▸ **Required work**
The data should be restated word for word, in full.

▸ **Record set**
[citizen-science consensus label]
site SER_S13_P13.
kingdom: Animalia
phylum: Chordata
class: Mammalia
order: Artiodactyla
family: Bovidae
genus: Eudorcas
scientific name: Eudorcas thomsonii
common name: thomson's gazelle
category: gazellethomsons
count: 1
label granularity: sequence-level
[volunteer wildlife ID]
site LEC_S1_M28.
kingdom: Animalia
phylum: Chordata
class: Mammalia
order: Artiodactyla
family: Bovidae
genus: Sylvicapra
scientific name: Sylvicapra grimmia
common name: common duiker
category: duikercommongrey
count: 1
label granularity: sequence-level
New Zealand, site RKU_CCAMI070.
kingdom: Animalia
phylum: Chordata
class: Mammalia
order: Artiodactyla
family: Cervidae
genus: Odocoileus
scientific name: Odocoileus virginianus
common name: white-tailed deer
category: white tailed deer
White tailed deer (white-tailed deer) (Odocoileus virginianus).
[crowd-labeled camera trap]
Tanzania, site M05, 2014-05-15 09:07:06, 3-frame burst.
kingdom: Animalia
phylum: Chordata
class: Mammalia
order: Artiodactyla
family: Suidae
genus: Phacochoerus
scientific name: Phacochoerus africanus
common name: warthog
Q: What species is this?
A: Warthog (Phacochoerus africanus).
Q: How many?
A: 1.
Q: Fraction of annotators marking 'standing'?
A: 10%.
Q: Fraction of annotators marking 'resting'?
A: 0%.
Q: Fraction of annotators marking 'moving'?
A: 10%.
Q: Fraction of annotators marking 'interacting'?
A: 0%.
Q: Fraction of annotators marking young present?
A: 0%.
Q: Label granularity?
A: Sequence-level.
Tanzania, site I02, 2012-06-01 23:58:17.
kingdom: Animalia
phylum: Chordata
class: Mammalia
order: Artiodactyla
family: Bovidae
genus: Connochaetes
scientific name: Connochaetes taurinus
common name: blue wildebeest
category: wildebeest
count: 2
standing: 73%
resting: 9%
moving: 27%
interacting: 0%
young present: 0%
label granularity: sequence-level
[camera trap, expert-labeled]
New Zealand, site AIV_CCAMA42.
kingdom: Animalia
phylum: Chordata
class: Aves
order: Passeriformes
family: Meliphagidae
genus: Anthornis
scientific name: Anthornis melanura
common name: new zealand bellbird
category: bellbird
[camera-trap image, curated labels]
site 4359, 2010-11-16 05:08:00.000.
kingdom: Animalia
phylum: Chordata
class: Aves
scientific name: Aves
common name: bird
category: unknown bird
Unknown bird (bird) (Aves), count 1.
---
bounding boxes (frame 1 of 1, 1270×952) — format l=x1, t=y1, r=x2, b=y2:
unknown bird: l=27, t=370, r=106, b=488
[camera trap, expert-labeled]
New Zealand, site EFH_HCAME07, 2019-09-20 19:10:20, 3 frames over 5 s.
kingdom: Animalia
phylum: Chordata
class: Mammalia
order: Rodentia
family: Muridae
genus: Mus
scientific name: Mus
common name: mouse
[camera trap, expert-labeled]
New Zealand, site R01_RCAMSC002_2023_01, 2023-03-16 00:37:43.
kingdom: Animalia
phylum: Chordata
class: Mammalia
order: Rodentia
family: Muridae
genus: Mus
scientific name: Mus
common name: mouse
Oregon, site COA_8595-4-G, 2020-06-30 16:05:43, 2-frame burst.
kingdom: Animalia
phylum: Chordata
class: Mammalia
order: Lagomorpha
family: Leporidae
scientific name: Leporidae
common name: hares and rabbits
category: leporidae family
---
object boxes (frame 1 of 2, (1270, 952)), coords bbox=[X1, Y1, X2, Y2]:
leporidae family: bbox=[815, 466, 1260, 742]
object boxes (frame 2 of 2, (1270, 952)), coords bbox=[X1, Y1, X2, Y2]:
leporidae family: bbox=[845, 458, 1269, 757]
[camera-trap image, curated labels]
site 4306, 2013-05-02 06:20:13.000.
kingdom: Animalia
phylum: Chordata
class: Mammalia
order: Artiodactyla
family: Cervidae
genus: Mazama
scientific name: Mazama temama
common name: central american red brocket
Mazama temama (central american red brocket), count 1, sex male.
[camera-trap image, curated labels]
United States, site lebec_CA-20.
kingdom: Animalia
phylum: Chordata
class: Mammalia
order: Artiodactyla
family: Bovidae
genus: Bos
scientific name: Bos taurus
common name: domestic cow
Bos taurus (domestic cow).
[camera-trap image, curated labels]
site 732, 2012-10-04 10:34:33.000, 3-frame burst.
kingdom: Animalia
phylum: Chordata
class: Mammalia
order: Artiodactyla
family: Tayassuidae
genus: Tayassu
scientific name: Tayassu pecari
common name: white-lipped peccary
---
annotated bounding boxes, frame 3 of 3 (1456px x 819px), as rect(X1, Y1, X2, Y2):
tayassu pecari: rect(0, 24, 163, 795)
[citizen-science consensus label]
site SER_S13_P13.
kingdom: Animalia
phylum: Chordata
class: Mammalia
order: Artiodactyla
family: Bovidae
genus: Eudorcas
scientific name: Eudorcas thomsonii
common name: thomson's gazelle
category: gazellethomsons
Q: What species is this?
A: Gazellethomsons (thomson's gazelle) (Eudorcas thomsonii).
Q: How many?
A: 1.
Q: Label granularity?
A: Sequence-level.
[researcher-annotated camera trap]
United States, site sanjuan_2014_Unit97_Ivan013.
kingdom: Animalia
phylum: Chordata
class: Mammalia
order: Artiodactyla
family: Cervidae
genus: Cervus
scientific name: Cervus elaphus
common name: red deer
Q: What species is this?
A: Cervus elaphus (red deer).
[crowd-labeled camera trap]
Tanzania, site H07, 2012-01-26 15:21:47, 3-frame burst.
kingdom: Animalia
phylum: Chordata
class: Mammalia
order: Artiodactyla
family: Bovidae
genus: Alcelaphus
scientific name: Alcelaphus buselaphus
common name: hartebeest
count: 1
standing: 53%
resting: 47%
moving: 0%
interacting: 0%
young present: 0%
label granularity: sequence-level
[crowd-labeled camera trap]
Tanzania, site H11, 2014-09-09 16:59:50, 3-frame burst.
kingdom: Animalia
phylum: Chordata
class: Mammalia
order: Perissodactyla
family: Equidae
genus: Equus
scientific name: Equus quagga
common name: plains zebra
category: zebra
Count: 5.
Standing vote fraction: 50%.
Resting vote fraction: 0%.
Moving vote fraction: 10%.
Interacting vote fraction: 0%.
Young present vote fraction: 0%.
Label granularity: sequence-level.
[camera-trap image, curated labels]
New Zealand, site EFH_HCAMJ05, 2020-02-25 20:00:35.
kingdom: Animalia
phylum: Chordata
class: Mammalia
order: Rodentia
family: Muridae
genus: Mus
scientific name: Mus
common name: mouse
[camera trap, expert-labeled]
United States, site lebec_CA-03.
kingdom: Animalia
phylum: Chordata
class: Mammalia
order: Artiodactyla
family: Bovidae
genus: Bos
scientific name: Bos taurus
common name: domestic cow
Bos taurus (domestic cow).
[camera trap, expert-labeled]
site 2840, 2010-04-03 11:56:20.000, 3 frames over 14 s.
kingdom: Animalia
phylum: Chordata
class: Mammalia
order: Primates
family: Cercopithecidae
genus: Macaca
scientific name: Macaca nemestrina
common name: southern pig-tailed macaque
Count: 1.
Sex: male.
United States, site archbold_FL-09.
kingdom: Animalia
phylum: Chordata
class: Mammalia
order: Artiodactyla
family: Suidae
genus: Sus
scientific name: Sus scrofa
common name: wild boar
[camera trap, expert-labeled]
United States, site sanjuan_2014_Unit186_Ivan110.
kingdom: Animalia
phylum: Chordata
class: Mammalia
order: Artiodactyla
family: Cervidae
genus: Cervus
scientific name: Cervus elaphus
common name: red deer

▸ **Result for this task**
[citizen-science consensus label]
site SER_S13_P13.
kingdom: Animalia
phylum: Chordata
class: Mammalia
order: Artiodactyla
family: Bovidae
genus: Eudorcas
scientific name: Eudorcas thomsonii
common name: thomson's gazelle
category: gazellethomsons
count: 1
label granularity: sequence-level
[volunteer wildlife ID]
site LEC_S1_M28.
kingdom: Animalia
phylum: Chordata
class: Mammalia
order: Artiodactyla
family: Bovidae
genus: Sylvicapra
scientific name: Sylvicapra grimmia
common name: common duiker
category: duikercommongrey
count: 1
label granularity: sequence-level
New Zealand, site RKU_CCAMI070.
kingdom: Animalia
phylum: Chordata
class: Mammalia
order: Artiodactyla
family: Cervidae
genus: Odocoileus
scientific name: Odocoileus virginianus
common name: white-tailed deer
category: white tailed deer
White tailed deer (white-tailed deer) (Odocoileus virginianus).
[crowd-labeled camera trap]
Tanzania, site M05, 2014-05-15 09:07:06, 3-frame burst.
kingdom: Animalia
phylum: Chordata
class: Mammalia
order: Artiodactyla
family: Suidae
genus: Phacochoerus
scientific name: Phacochoerus africanus
common name: warthog
Q: What species is this?
A: Warthog (Phacochoerus africanus).
Q: How many?
A: 1.
Q: Fraction of annotators marking 'standing'?
A: 10%.
Q: Fraction of annotators marking 'resting'?
A: 0%.
Q: Fraction of annotators marking 'moving'?
A: 10%.
Q: Fraction of annotators marking 'interacting'?
A: 0%.
Q: Fraction of annotators marking young present?
A: 0%.
Q: Label granularity?
A: Sequence-level.
Tanzania, site I02, 2012-06-01 23:58:17.
kingdom: Animalia
phylum: Chordata
class: Mammalia
order: Artiodactyla
family: Bovidae
genus: Connochaetes
scientific name: Connochaetes taurinus
common name: blue wildebeest
category: wildebeest
count: 2
standing: 73%
resting: 9%
moving: 27%
interacting: 0%
young present: 0%
label granularity: sequence-level
[camera trap, expert-labeled]
New Zealand, site AIV_CCAMA42.
kingdom: Animalia
phylum: Chordata
class: Aves
order: Passeriformes
family: Meliphagidae
genus: Anthornis
scientific name: Anthornis melanura
common name: new zealand bellbird
category: bellbird
[camera-trap image, curated labels]
site 4359, 2010-11-16 05:08:00.000.
kingdom: Animalia
phylum: Chordata
class: Aves
scientific name: Aves
common name: bird
category: unknown bird
Unknown bird (bird) (Aves), count 1.
---
bounding boxes (frame 1 of 1, 1270×952) — format l=x1, t=y1, r=x2, b=y2:
unknown bird: l=27, t=370, r=106, b=488
[camera trap, expert-labeled]
New Zealand, site EFH_HCAME07, 2019-09-20 19:10:20, 3 frames over 5 s.
kingdom: Animalia
phylum: Chordata
class: Mammalia
order: Rodentia
family: Muridae
genus: Mus
scientific name: Mus
common name: mouse
[camera trap, expert-labeled]
New Zealand, site R01_RCAMSC002_2023_01, 2023-03-16 00:37:43.
kingdom: Animalia
phylum: Chordata
class: Mammalia
order: Rodentia
family: Muridae
genus: Mus
scientific name: Mus
common name: mouse
Oregon, site COA_8595-4-G, 2020-06-30 16:05:43, 2-frame burst.
kingdom: Animalia
phylum: Chordata
class: Mammalia
order: Lagomorpha
family: Leporidae
scientific name: Leporidae
common name: hares and rabbits
category: leporidae family
---
object boxes (frame 1 of 2, (1270, 952)), coords bbox=[X1, Y1, X2, Y2]:
leporidae family: bbox=[815, 466, 1260, 742]
object boxes (frame 2 of 2, (1270, 952)), coords bbox=[X1, Y1, X2, Y2]:
leporidae family: bbox=[845, 458, 1269, 757]
[camera-trap image, curated labels]
site 4306, 2013-05-02 06:20:13.000.
kingdom: Animalia
phylum: Chordata
class: Mammalia
order: Artiodactyla
family: Cervidae
genus: Mazama
scientific name: Mazama temama
common name: central american red brocket
Mazama temama (central american red brocket), count 1, sex male.
[camera-trap image, curated labels]
United States, site lebec_CA-20.
kingdom: Animalia
phylum: Chordata
class: Mammalia
order: Artiodactyla
family: Bovidae
genus: Bos
scientific name: Bos taurus
common name: domestic cow
Bos taurus (domestic cow).
[camera-trap image, curated labels]
site 732, 2012-10-04 10:34:33.000, 3-frame burst.
kingdom: Animalia
phylum: Chordata
class: Mammalia
order: Artiodactyla
family: Tayassuidae
genus: Tayassu
scientific name: Tayassu pecari
common name: white-lipped peccary
---
annotated bounding boxes, frame 3 of 3 (1456px x 819px), as rect(X1, Y1, X2, Y2):
tayassu pecari: rect(0, 24, 163, 795)
[citizen-science consensus label]
site SER_S13_P13.
kingdom: Animalia
phylum: Chordata
class: Mammalia
order: Artiodactyla
family: Bovidae
genus: Eudorcas
scientific name: Eudorcas thomsonii
common name: thomson's gazelle
category: gazellethomsons
Q: What species is this?
A: Gazellethomsons (thomson's gazelle) (Eudorcas thomsonii).
Q: How many?
A: 1.
Q: Label granularity?
A: Sequence-level.
[researcher-annotated camera trap]
United States, site sanjuan_2014_Unit97_Ivan013.
kingdom: Animalia
phylum: Chordata
class: Mammalia
order: Artiodactyla
family: Cervidae
genus: Cervus
scientific name: Cervus elaphus
common name: red deer
Q: What species is this?
A: Cervus elaphus (red deer).
[crowd-labeled camera trap]
Tanzania, site H07, 2012-01-26 15:21:47, 3-frame burst.
kingdom: Animalia
phylum: Chordata
class: Mammalia
order: Artiodactyla
family: Bovidae
genus: Alcelaphus
scientific name: Alcelaphus buselaphus
common name: hartebeest
count: 1
standing: 53%
resting: 47%
moving: 0%
interacting: 0%
young present: 0%
label granularity: sequence-level
[crowd-labeled camera trap]
Tanzania, site H11, 2014-09-09 16:59:50, 3-frame burst.
kingdom: Animalia
phylum: Chordata
class: Mammalia
order: Perissodactyla
family: Equidae
genus: Equus
scientific name: Equus quagga
common name: plains zebra
category: zebra
Count: 5.
Standing vote fraction: 50%.
Resting vote fraction: 0%.
Moving vote fraction: 10%.
Interacting vote fraction: 0%.
Young present vote fraction: 0%.
Label granularity: sequence-level.
[camera-trap image, curated labels]
New Zealand, site EFH_HCAMJ05, 2020-02-25 20:00:35.
kingdom: Animalia
phylum: Chordata
class: Mammalia
order: Rodentia
family: Muridae
genus: Mus
scientific name: Mus
common name: mouse
[camera trap, expert-labeled]
United States, site lebec_CA-03.
kingdom: Animalia
phylum: Chordata
class: Mammalia
order: Artiodactyla
family: Bovidae
genus: Bos
scientific name: Bos taurus
common name: domestic cow
Bos taurus (domestic cow).
[camera trap, expert-labeled]
site 2840, 2010-04-03 11:56:20.000, 3 frames over 14 s.
kingdom: Animalia
phylum: Chordata
class: Mammalia
order: Primates
family: Cercopithecidae
genus: Macaca
scientific name: Macaca nemestrina
common name: southern pig-tailed macaque
Count: 1.
Sex: male.
United States, site archbold_FL-09.
kingdom: Animalia
phylum: Chordata
class: Mammalia
order: Artiodactyla
family: Suidae
genus: Sus
scientific name: Sus scrofa
common name: wild boar
[camera trap, expert-labeled]
United States, site sanjuan_2014_Unit186_Ivan110.
kingdom: Animalia
phylum: Chordata
class: Mammalia
order: Artiodactyla
family: Cervidae
genus: Cervus
scientific name: Cervus elaphus
common name: red deer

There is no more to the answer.